I thought the PS to make a box would be optimal given the skew . Nonetheless, that last few days of theta is enticing for a fly. Please illuminate me on how the straddle is used for the assessment. Thanks.
You're not making a box, a box is basically a flat position... in this case a box would be to buy the 60/00 PS... So than you would be +2200C - 2200P -2260C + 2260P... a 2200 reversal and a 2260 conversion... That's a box and has no risk... (unless you consider pin...) If you trade the 60/30 PS, you end up with: +2200C -2230P -2260C + 2260P... and basically through the conversion in the 60 strike your 2200C becomes a 2200P and you have a synthetic short putspread, +2200P - 2230P So, you lower the risk and still have a little bit of premium to collect. That straddle is now about 20 bucks (7 DTE), which is 0.9% of the underlying... which with a week to go isn't that much... especially since the Jan27th straddle (3 DTE) is about 16 bucks (0.7%)... In hindsight, it might not move and the straddle will lose all value and still was expensive... but at this time I don't consider it high.
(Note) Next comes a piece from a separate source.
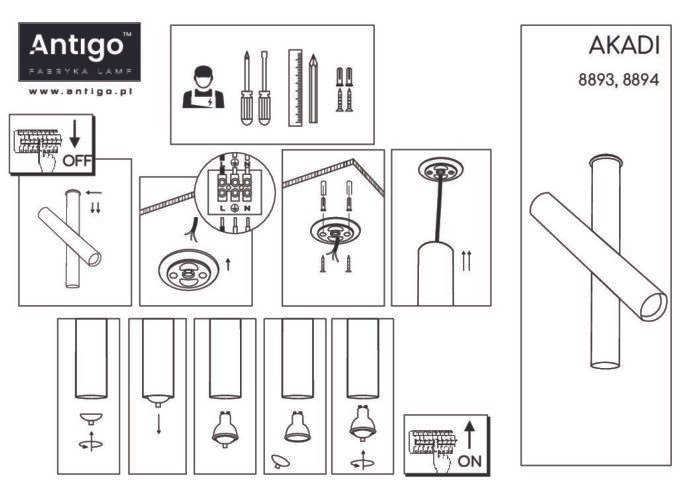 Amplex Akadi šinski trofazni reflektor Crna 304 mm - Slika 4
And then I wouldn't want to be short ATM straddle... (which you basically will be when long a butterfly).
... by the way, I assume with 'given the skew' you mean you would like to sell skew? Be short OTM puts? That 60/30 long puts spread would in fact be a short skew trade... since you're buying ATM and selling OTM puts...
And... looking at your 20/60/85 call-fly... Compare it with the Jan27th... 2220C 42.20 2260C 8.50 2285C 0.80 With 3 days to go instead of 7, $26 is cheaper than your $23 IMO...
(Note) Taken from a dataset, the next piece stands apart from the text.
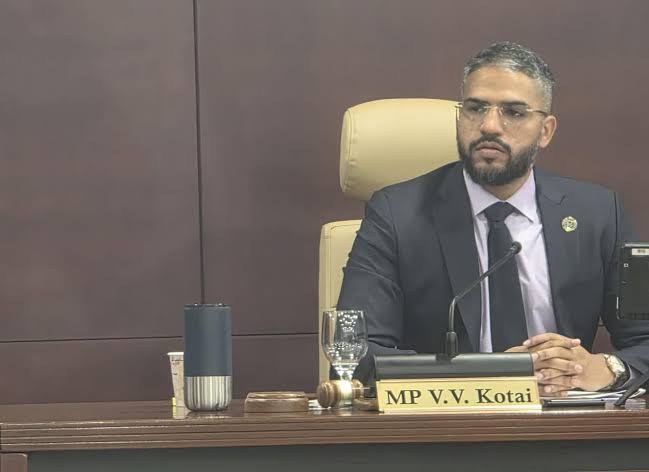 MP Viren V. Kotai at his bench in the Parliament of Sint Maarten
Dude, just stop. You are out of your depth. Adding the 2200/2260 put spread would result in the 2200/2260 long box. The 2200 strike is the long synthetic -- the 2260 strike is the short synthetic. It is NOT a conversion and reversal. Please stop mangling terms. Those involve underlying. It's simply a long and short synthetic. The risk-position converges to a box as you widen the put strikes. I realize that you stated 20/60 and 30/60 for the put spread. My point is that you are legging into a box as you widen strikes... and those OTM puts aren't worth the sale. Telling us that the straddle prem is 1% is brilliant, Bro.
Let's bet on it. /ES is at 2265 and the fly is marked to $30. He can buy it for a marked 16 here. Assume 15-16 in edge as of the opening post on this thread.
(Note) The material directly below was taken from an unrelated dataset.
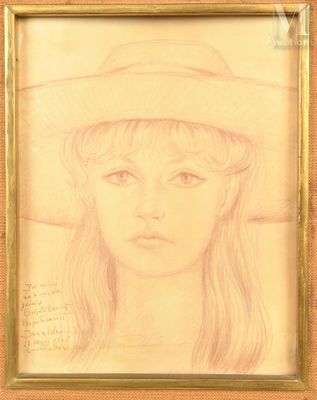 Portrait d'une jeune fille coiffée d'un chapeau de paille, par [auteur]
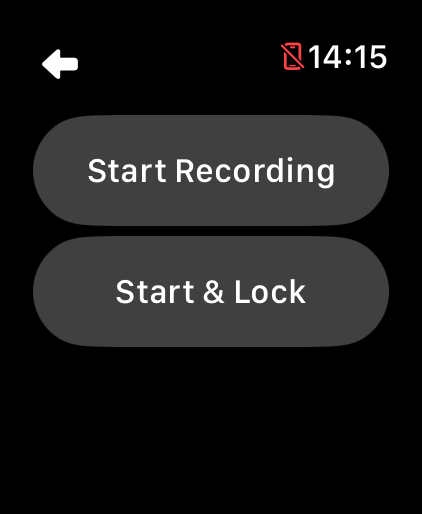 LilyMaps Start Recording menu on Apple Watch showing Start Recording and Start and Lock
No this again... I've been an options market maker for 10 years. Headed desks in equities/index/fixed income... I'm definitely not out of my depth. I said traded the 30/60 putspread... not the 00/60, do yourself a favor and get some glasses. A long synthetic is a reversal and a short synthetic is a conversion, indeed if you trade the underlying, but if the underlying falls away if you have them both on now isn't it? The last week of trading IV doesn't mean shit anymore... just look at dollar values... and therefore I said look at the straddle value, which is less than 1%... meaning that you only need 1% move for that straddle to be worth while buying.... which IMO isn't that much with 7 days to go. A point being made right now, since the future just hit 2280 a few hours ago.... I'm not legging into any fucking box... and IMO selling atm at these levels aren't really worth it either... You really need to get a grip and stop being a dick.... Just because you know some exotics, doesn't make you the only one who knows options. If you do want to start a pissing contest... I'm 100% sure I've traded way more than you did in volume/position size.... so back the fuck off... go suckerpunch some poor schmuck in a Walmart parking lot
Hey JR.... you're outta your depth lmfao Hey... he had a ponytail. http://www.wnd.com/2016/09/disabled-man-pulled-from-car-punched-at-walmart/
This doesn't make any sense either. 2200/2260/2320 at that time was doing just over 40... I don't care what you've traded when... the price is 40.... You can't buy it for 16, or for 30 or 32...... it's 40 You do a trade, than later you re-evaluate your position.... and decide what you want at that time. If I bought Apple at 30, and if I can now buy more at 120 does that make it a good trade because I've averaged it at 75? No, the initial trade was great... but now you evaluate and decide on what to do now at this price... not 75.
At this time @xandman, I would like to apologize for this back and forth BS... I don't know why some people can't just take some rightly placed criticism.